Sunday, November 9, 2014

Migration from Conservative GC

https://blog.mozilla.org/javascript/2013/07/18/clawing-our-way-back-to-precision/

Sadly, conservative collection has a fatal flaw: GC things cannot move. If something moved, you would need to update all pointers to that thing — but the conservative scanner can only tell you what might be a pointer, not what definitely is a pointer. Your program might be using an integer whose value happens to look like a pointer to a GC thing that is being moved, and updating that “pointer” will corrupt the value. Or you might have a string whose ASCII or UTF8 encoded values happen to look like a pointer, and updating that pointer will rewrite the string into a devastating personal insult.
So why do we care? Well, being able to move objects is a prerequisite for many advanced memory management facilities such as compacting and generational garbage collection. These techniques can produce dramatic improvements in collection pause times, allocation performance, and memory usage. SpiderMonkey would really like to be able to make use of these techniques. Unfortunately, after years of working with a conservative collector, we have accumulated a large body of code both inside SpiderMonkey and in the Gecko embedding that assumes a conservative scanner: pointers to GC things are littered all over the stack, tucked away in foreign data structures (i.e., data structures not managed by the GC), used as keys in hashtables, tagged with metadata in their lower bits, etc.

Their solution?

Over a year ago, the SpiderMonkey team began an effort to claw our way back to an exact rooting scheme. The basic approach is to add a layer of indirection to all GC thing pointer uses: rather than passing around direct pointers to movable GC things, we pass around pointers to GC thing pointers (“double pointers”, as in JSObject**). These Handles, implemented with a C++ Handle<T> template type, introduce a small cost to accesses since we now have to dereference twice to get to the actual data rather than once. But it also means that we can update the GC thing pointers at will, and all subsequent accesses will go to the right place automatically.
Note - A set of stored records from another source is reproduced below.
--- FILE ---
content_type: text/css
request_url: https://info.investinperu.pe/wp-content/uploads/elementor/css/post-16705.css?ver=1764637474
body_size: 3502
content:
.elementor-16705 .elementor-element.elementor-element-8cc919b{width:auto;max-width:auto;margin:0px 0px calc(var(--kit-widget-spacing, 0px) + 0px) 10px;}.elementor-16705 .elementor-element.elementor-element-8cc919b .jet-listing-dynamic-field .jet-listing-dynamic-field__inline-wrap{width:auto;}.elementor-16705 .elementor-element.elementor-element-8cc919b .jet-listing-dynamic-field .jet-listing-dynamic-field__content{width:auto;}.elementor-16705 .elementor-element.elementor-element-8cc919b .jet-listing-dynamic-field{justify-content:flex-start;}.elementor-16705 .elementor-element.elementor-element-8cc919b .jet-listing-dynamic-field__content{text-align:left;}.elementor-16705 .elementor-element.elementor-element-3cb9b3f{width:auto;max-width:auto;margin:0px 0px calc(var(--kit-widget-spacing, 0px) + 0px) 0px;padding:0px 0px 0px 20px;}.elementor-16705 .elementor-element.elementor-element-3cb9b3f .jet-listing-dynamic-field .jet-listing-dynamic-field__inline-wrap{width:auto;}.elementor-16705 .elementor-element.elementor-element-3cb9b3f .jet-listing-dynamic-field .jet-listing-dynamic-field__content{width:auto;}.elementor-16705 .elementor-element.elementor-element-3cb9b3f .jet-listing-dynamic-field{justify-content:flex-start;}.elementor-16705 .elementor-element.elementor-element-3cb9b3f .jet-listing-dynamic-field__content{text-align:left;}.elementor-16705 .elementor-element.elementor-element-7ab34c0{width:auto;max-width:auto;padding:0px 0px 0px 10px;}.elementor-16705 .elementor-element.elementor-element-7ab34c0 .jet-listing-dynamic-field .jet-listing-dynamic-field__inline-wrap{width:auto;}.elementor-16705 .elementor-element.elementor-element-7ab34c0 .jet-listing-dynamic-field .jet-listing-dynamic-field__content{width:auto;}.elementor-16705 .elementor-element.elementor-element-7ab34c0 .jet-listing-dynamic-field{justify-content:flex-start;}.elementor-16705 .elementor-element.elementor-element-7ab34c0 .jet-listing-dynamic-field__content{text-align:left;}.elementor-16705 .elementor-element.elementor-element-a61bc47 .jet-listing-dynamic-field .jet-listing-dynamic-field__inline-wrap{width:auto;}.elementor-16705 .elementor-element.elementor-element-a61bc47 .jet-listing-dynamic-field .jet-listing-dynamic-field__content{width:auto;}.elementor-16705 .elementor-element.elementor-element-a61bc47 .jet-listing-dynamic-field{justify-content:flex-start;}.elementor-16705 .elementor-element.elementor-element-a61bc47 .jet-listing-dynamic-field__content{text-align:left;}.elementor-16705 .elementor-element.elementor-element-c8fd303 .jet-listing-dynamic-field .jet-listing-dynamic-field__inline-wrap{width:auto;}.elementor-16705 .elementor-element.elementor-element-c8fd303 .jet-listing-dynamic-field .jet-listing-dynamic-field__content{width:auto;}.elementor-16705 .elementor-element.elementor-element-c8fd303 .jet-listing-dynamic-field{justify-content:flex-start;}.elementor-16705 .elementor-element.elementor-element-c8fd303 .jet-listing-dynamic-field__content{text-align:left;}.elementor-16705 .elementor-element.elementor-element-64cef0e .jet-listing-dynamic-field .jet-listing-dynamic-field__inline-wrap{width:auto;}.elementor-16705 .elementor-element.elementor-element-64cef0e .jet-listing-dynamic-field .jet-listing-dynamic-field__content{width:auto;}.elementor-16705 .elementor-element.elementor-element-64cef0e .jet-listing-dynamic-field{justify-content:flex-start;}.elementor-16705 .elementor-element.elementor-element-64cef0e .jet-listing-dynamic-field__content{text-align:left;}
This is an interesting solution to the consistency problem. It would in theory allow a realtime collector to race to copy live data, using some kind of compare-and-set. The problem with this in the context of a C/C++ conservative collector is that it changes the semantics of pointer dereferencing and the type of references returned by malloc. For a language with complete control of the collector usage, it's a nice vindication of the trite adage that "all problems in CS can be handled with another layer of indirection."

Cache locality would suffer, one might think, because the pointer to the indirection object may become quite far away from the data the object points to. Therefore every memory access requires fetching two different locations into the cache in the worst case.

If all references are stored in in a single place, different processors may contend to have the cache line holding all of the entries. This is false sharing, called so because the processors will fight to have memory addresses in their cache line that share bits with the data they actually want. They're sharing the cache line without actually sharing any addresses.

That said, the change was a step toward the runtime and collection optimizations that led to the team's recent massive performance increases and the reduction of the resident memory used by the firefox web browser.